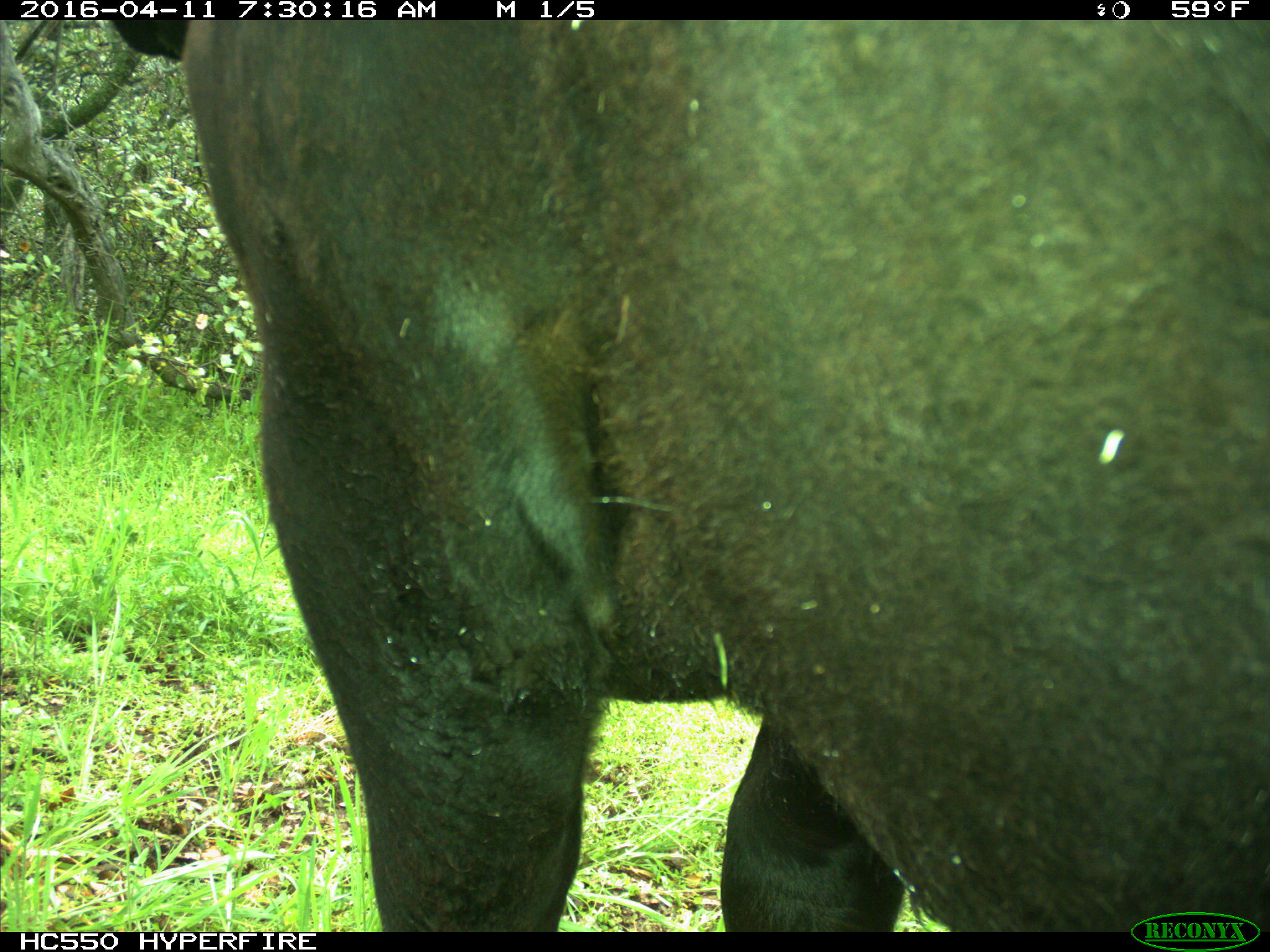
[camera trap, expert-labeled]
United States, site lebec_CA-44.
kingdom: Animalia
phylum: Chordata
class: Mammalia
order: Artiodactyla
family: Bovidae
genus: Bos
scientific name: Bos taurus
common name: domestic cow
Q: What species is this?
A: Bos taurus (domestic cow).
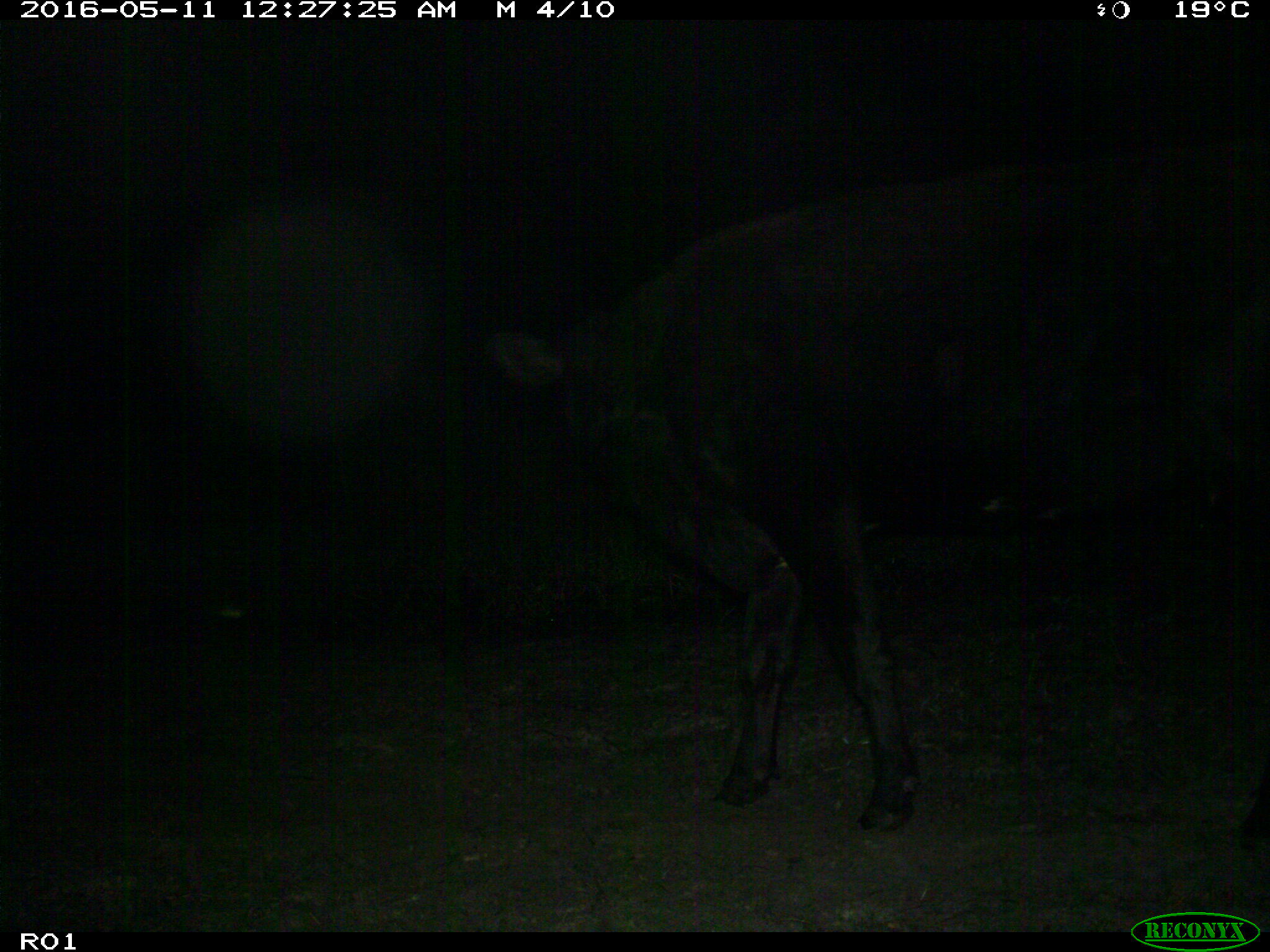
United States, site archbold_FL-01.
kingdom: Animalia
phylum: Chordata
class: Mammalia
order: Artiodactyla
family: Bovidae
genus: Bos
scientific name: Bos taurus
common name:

————————

• [Activity]:
Each line holding the word "States" must be pulled from the records.

• [Result for this exercise]:
United States, site lebec_CA-44.
United States, site archbold_FL-01.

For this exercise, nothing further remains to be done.